- The US-East5-C area (Columbus, Ohio) by Google Cloud had a six-hour interruption
- It was caused by a failure in its uninterrupted power supply
- More than 20 services and some storage discs fell
Like the insinguable Titanic, he fulfilled his disappearance when he sank, Google Cloud has recovered from an important interruption caused by an interruption of its uninterrupable feeds (UPS).
The company confirmed that its US-East5-C area, also known as Columbus, Ohio, experienced a “degraded or not available” service for a period of six hours and 10 minutes on March 29, 2025, blaming it for a “loss of power of public services in the affected area.”
More than 20 cloud services suffered reduced performance or inactivity time as a result of interruption, including Bigquery, Cloud SQL, Cloud VPN and Virtual Private Cloud.
Google’s uninterrupted power supply only had a fairly important failure
In its incident report, the company explained exactly what had happened: “This blackout triggered a waterfall failure within the uninterrupted system of the power supply (UPS) responsible for maintaining energy to the area during such events.”
“The UPS system, which is based on batteries to close the gap between the loss of public services energy and the activation of the generator’s power, experienced a critical battery failure,” the record continues.
Google’s Columbus area uses Powerful Intel Chips such as Broadwell, Haswell, Skylake, Cascade Lake, Sapphire Rapids and Emerald Rapids, as well as AMD EPYC Roma and Milan processors to feed their cloud computing services.

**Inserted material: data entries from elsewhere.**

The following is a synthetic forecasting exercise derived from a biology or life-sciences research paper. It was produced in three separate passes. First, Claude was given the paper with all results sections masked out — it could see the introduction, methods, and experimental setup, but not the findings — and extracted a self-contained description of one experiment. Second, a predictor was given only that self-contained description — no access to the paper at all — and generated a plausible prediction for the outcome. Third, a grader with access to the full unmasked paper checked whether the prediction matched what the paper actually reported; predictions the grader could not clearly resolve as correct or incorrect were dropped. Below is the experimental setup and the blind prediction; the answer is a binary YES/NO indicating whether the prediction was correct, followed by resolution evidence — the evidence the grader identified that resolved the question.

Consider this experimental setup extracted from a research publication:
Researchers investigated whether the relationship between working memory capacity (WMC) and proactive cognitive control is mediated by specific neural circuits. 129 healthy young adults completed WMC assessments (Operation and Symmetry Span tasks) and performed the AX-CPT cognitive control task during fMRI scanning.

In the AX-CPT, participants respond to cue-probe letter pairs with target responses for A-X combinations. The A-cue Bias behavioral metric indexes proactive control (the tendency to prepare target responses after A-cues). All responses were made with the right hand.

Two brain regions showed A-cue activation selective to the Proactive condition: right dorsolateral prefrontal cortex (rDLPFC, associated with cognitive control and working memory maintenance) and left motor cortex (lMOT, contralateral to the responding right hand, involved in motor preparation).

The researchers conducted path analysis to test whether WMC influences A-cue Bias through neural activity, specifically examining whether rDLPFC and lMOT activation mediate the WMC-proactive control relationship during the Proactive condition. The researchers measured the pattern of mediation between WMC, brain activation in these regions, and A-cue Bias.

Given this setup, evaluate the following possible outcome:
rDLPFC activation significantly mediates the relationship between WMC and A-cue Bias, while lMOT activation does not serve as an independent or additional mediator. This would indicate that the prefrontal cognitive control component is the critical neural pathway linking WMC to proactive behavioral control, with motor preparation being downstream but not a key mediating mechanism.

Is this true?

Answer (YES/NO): NO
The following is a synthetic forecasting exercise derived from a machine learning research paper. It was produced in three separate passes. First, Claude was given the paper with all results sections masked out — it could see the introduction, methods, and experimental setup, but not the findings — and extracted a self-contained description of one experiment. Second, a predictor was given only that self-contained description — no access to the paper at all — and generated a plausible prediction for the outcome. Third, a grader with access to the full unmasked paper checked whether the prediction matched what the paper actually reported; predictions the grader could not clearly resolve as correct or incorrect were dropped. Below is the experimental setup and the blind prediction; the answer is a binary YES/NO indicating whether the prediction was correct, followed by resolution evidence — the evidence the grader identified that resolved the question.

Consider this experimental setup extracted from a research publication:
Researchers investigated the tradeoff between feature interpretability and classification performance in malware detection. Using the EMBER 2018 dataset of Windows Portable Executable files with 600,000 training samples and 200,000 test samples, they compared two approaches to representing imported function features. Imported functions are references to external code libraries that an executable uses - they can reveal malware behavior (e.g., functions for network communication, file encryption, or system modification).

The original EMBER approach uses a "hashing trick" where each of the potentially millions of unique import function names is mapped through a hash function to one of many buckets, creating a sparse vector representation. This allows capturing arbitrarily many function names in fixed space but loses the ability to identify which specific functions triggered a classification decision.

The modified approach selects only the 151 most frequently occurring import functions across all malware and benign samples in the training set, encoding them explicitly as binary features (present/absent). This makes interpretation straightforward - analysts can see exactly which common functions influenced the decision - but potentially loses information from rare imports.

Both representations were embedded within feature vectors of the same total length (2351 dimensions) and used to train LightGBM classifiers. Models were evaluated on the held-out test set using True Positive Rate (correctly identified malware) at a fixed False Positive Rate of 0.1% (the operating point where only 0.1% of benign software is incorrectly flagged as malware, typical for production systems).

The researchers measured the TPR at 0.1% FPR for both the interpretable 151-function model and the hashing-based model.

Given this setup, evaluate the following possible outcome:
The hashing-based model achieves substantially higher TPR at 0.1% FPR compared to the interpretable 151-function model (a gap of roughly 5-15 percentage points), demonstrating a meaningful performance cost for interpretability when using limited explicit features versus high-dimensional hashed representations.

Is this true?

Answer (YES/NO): NO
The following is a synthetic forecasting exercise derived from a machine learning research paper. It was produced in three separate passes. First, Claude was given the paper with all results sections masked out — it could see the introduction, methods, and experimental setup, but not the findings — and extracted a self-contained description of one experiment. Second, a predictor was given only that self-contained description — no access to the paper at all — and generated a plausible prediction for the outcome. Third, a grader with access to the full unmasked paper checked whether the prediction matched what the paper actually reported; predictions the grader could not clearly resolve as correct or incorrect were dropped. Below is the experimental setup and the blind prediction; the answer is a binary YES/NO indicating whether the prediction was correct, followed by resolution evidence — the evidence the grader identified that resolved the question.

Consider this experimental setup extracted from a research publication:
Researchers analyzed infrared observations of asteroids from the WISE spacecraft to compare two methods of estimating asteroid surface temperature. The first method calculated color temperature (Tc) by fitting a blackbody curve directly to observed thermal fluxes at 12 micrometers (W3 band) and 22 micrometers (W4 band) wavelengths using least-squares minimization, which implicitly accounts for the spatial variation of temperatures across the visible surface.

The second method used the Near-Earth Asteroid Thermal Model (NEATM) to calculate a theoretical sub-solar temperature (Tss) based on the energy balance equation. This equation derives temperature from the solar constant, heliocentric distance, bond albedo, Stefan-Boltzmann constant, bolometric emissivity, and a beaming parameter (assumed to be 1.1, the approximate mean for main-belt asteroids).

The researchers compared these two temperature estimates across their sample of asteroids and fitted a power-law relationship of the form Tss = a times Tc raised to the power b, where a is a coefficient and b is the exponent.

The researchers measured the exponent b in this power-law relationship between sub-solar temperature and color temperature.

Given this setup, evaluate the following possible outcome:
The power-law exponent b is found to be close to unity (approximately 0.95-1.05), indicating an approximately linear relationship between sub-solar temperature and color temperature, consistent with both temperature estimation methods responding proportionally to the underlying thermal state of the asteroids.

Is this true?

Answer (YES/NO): NO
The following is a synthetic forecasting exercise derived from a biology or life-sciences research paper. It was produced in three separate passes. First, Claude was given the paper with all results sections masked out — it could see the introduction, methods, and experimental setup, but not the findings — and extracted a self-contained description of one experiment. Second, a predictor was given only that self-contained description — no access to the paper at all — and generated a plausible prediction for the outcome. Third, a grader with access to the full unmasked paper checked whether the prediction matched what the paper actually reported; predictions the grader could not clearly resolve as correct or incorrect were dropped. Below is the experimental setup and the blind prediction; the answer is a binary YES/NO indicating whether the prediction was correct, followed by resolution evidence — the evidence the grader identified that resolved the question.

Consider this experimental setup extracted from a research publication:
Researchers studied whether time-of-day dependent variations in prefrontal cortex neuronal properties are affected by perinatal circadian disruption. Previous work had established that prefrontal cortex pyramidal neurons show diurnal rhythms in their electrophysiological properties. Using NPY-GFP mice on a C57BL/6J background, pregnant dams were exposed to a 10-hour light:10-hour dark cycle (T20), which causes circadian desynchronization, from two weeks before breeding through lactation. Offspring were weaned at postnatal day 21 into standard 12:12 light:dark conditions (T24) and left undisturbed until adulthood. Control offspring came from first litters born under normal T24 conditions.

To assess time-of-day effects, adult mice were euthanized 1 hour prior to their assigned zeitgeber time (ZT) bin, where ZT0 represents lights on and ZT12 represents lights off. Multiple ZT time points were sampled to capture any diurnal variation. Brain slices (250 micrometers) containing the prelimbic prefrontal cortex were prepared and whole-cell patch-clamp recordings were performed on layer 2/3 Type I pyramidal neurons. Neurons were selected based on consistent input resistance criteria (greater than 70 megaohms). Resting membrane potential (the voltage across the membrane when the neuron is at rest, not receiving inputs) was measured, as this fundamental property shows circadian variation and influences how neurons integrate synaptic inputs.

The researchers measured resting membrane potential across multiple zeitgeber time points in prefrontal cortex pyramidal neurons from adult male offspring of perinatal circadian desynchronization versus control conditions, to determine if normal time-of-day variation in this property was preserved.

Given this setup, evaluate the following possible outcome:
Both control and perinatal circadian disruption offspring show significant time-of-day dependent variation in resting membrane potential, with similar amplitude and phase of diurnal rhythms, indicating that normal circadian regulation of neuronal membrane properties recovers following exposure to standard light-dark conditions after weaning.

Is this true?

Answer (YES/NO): NO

The cloud giant also pointed out that “a limited number of storage discs within the area was not available during the interruption.”
The engineers were aware of the interruption at 12:54 PT on March 29, without overlooking the failed UPS and the power restored through the generator at 14:49 PT. Most of the services were put back online, from then on, but some manual action for a complete restoration was required, hence the interruption of six hours.
Google Now promises to learn from this event, tightening the energy failure of the cluster and the recovery routes and the audit systems that did not automatically made a commutation by mistake, as well as working with their UPS provider to mitigate future incidents.